Stage understood the reasons for the apparent silence, however. She understood the shame and how it could weigh heavily on someone. And she wanted to change that.
So she started the Live Through This project in 2010, and has since interviewed 112 attempt survivors across 12 U.S. cities.
Her intended takeaway is simple: No one is alone when they're going through hard times, and being genuinely empathetic with each other could save lives.
When people see or hear about suicide or mental health-related issues, they tend to turn away. But Stage is asking people to pause.
Look into the eyes of this person who has lived through things that have made them want to die. Look at them and really see them. See that they could be any of us, and that they blow our stereotypes about what suicidal people look like right out of the water.
There are many powerful stories from suicide attempt survivors on the Live Through This website. Here are just a few:
"I just kept everything inside. I never let anything out. I never want to talk about anything. I just live through it. I went through it like nothing was happening to me." — Abel Ibarra
"Everyone has issues, but some people's issues are far more severe than others, and I was one of those people whose issues tended to be a bit more severe, and I had to have the patience to find, and work with, a doctor toward getting diagnosed." — Dustin Hill
"It was when I interviewed Dustin Hill in Raleigh in August 2013 that I realized that I’d been looking for my pack," Stage said.
Stage explained she knew she wanted to help people, but after speaking with Hill, she realized she was looking for a community. And since her photography had already begun creating this community, all she had to do was connect everyone together. And so she did.
"Beacon is with Alameda County. He's my emotional support dog... He does get to come in with his vest because no one questions me. He comes most places so he comes to the supermarket, he comes to the bank... It's really changed everything for me to just have him there." — Jaime Neidermeier
"[Suicide is] not an option at all. I got way too much to live for. We all have a lot to live for. We got family, we got friends. Even if we're not close to our family, we got people around us that it will impact somehow and, yeah, it can't be an option. It just can't be. There's too much riding on it. You just have to hope and just keep on fighting." — Rene Severin
"I think people need to be talking about suicide a lot. I mean, I never told anybody. I didn't feel I had a friend. I never told anybody in high school how I felt." — Kristina Yates
"They say time heals all wounds... I still have those thoughts every day. Every once in a while I'll think about it and go, 'Why am I here? What's keeping me tethered to this right here?'" — Dominick Quagliata
"I have a life I'm proud of. It's crazy to me, 'cause I never thought I could reach this point. Putting in the time and the effort and the thought every day just changed my life. I'm now on the path to exactly what I want to do. I realize I wasted most of my life being miserable and now I just want to live the rest of it out taking advantage of it, 'cause it really is a gift. Being here... it's, like, a one in a forty million chance that you were born." — Grace Kim
"All of these people are my heroes," Stage said.

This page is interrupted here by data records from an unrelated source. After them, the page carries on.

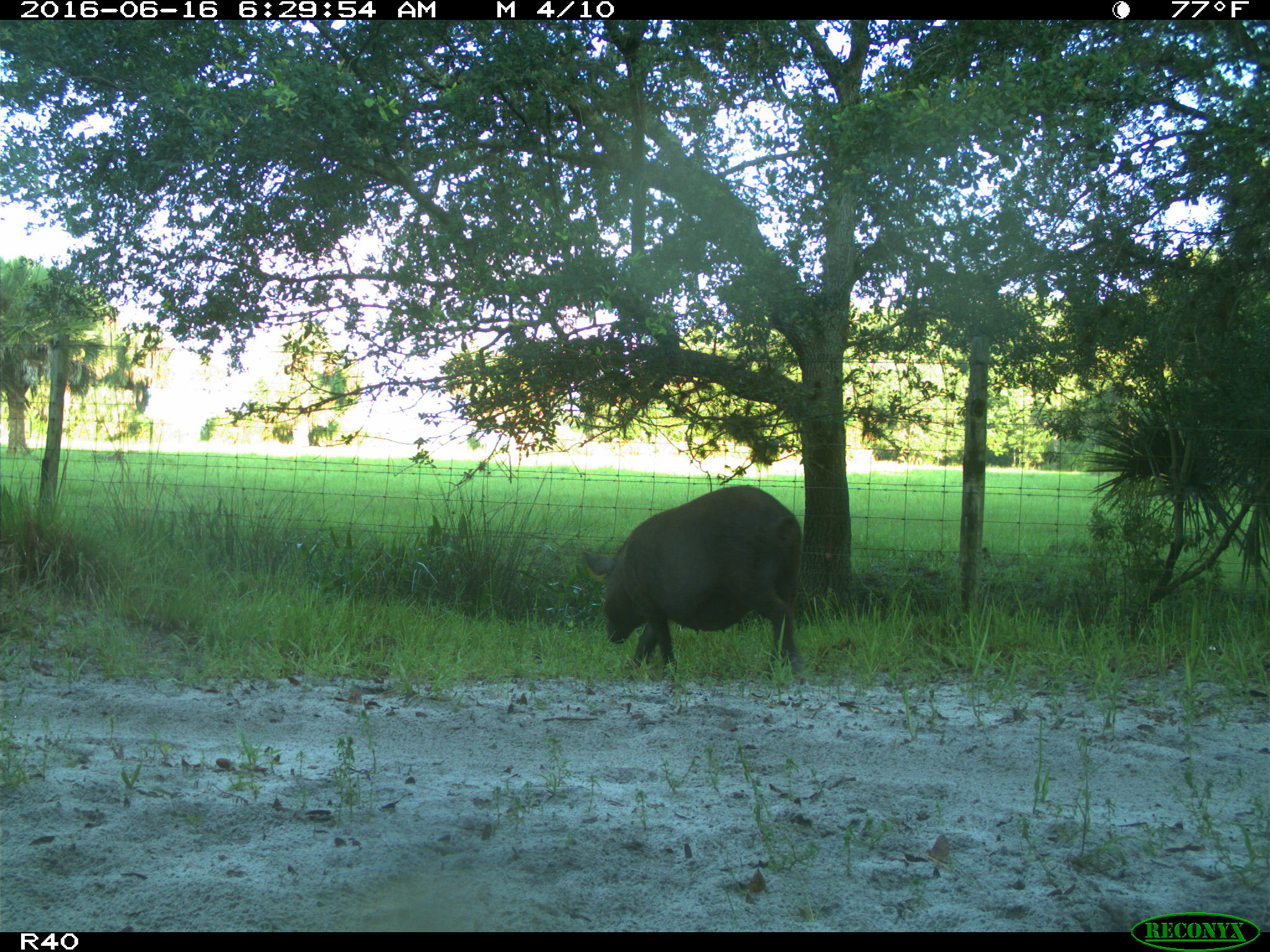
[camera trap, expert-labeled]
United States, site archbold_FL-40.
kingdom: Animalia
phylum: Chordata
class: Mammalia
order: Artiodactyla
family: Suidae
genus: Sus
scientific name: Sus scrofa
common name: wild boar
Sus scrofa (wild boar).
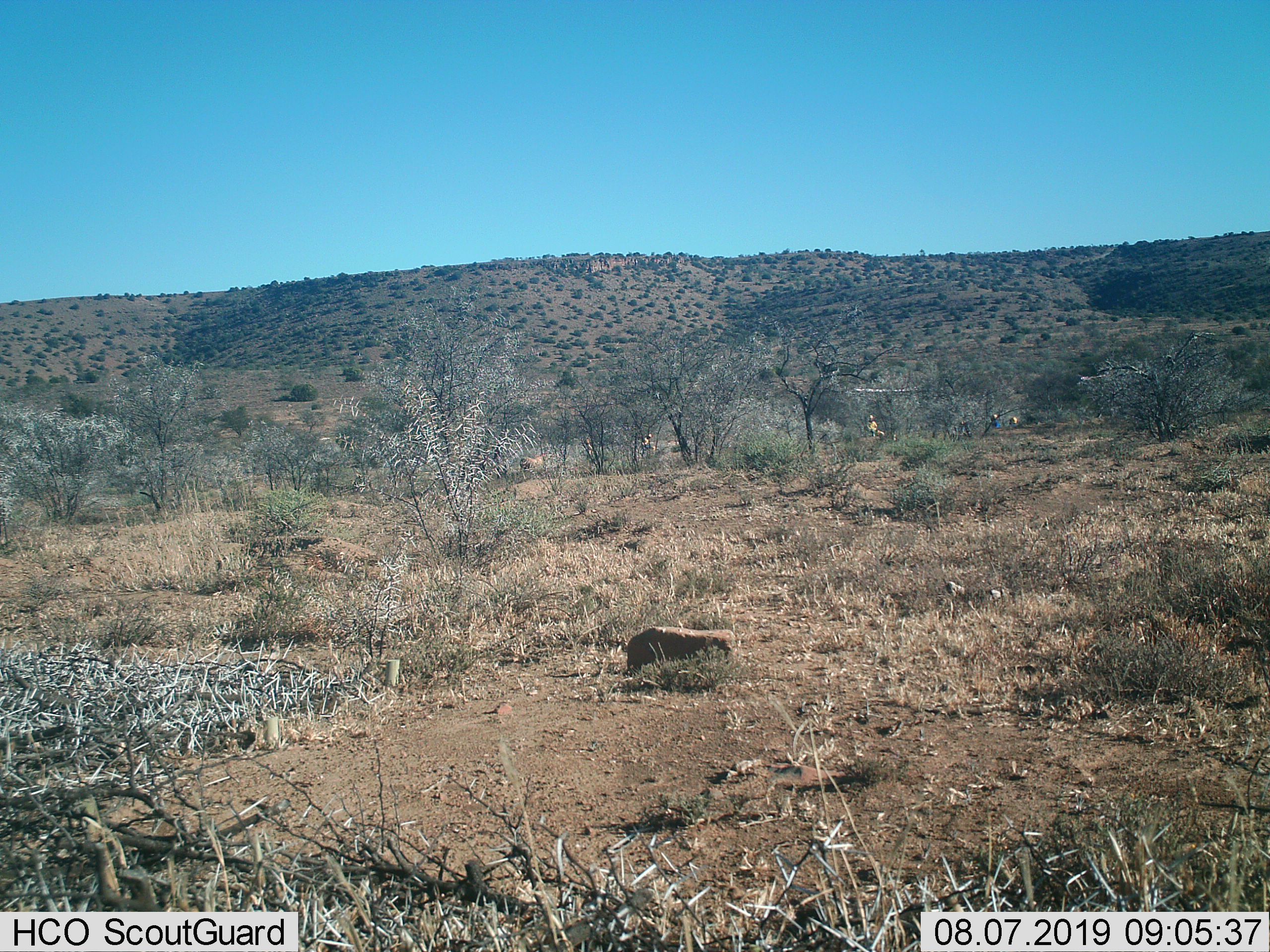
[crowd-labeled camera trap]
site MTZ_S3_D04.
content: unidentified animal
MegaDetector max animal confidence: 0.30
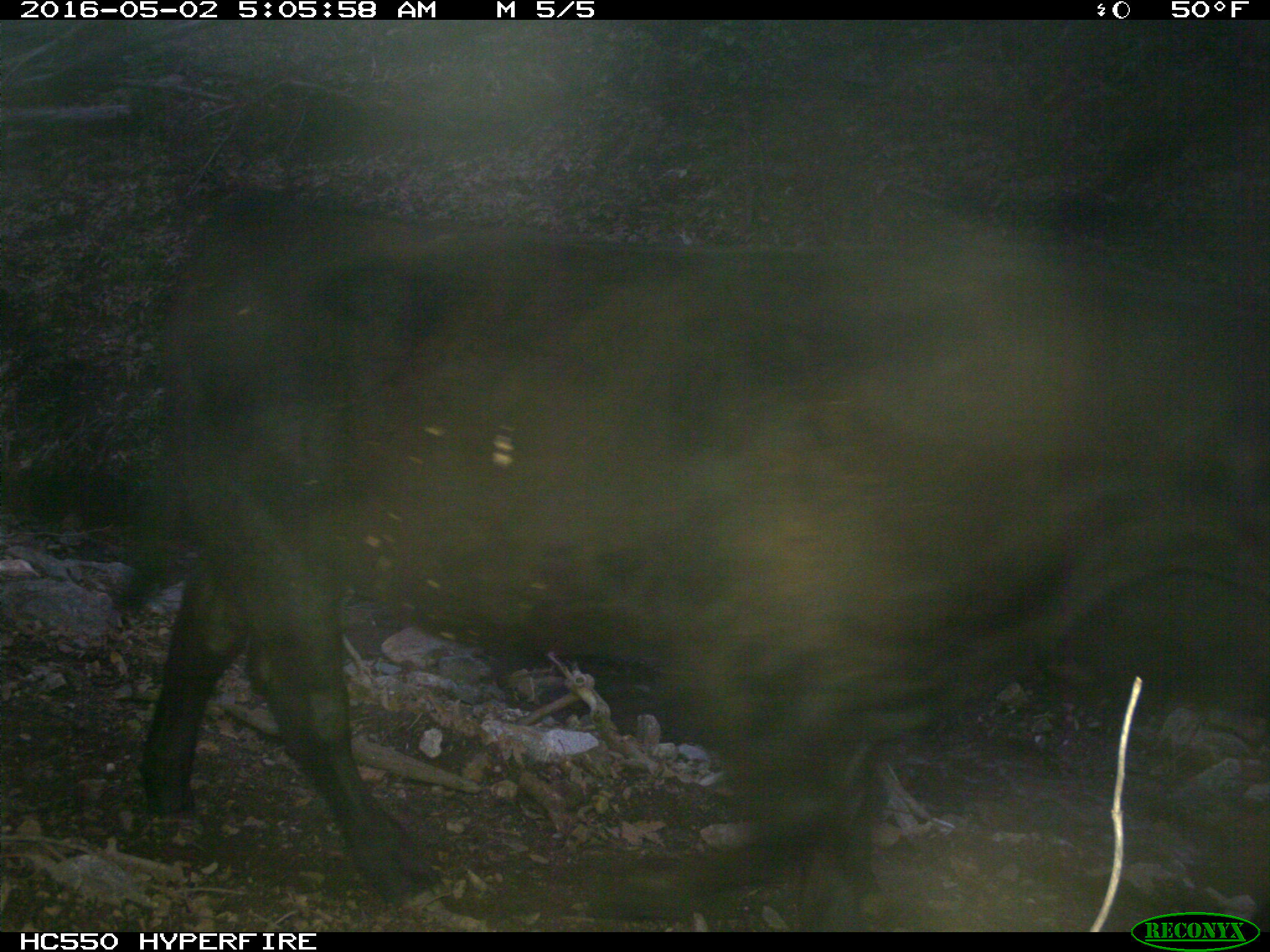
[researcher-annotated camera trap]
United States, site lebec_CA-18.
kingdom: Animalia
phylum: Chordata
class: Mammalia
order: Artiodactyla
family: Bovidae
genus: Bos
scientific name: Bos taurus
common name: domestic cow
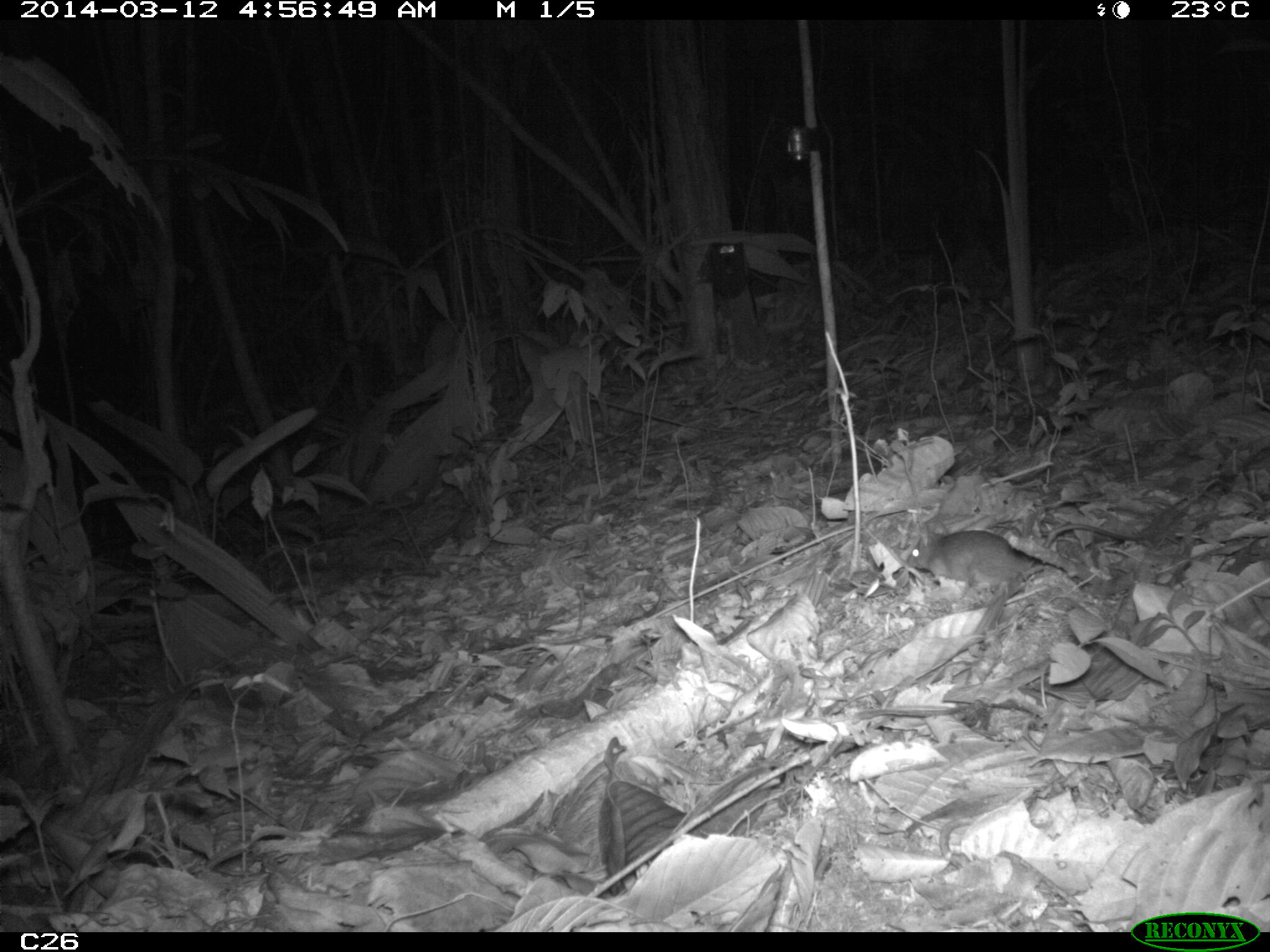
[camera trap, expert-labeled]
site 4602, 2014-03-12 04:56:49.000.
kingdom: Animalia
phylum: Chordata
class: Mammalia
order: Rodentia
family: Muridae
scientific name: Muridae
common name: mice, rats, and gerbils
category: unknown mouse or rat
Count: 1.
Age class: adult.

"I've never met anyone braver than they are. They each took an experience we, as a society, look at as shameful and weak, and they've told it honestly (to a stranger!)." Stage continued, "And they've attached their names and faces to it, all in the hopes of being able to help someone else. That's pretty incredible."
Stage told A+ that creating this project and watching it grow has been extremely rewarding. "Their stories are in the world now, and bolstered by the power of the Internet," she said. "Anyone can find them at any time. People in moments of dire need, people who don't understand and want to, mental health practitioners."
"They’re each a beacon of hope, and they’re each a teacher."
Stage said it's unclear what this project will lead to in five or more years. But she truly believes it will be her life's work. She's working on producing a podcast and thinking about writing a book, too.
In the meantime, she speaks at universities across the nation, teaching people about storytelling, crisis intervention skills, and ways to utilize social media in order to prevent suicide.
"It’s [the project] helped me in so, so many ways, but more than anything, it’s taught me that I am never, ever alone."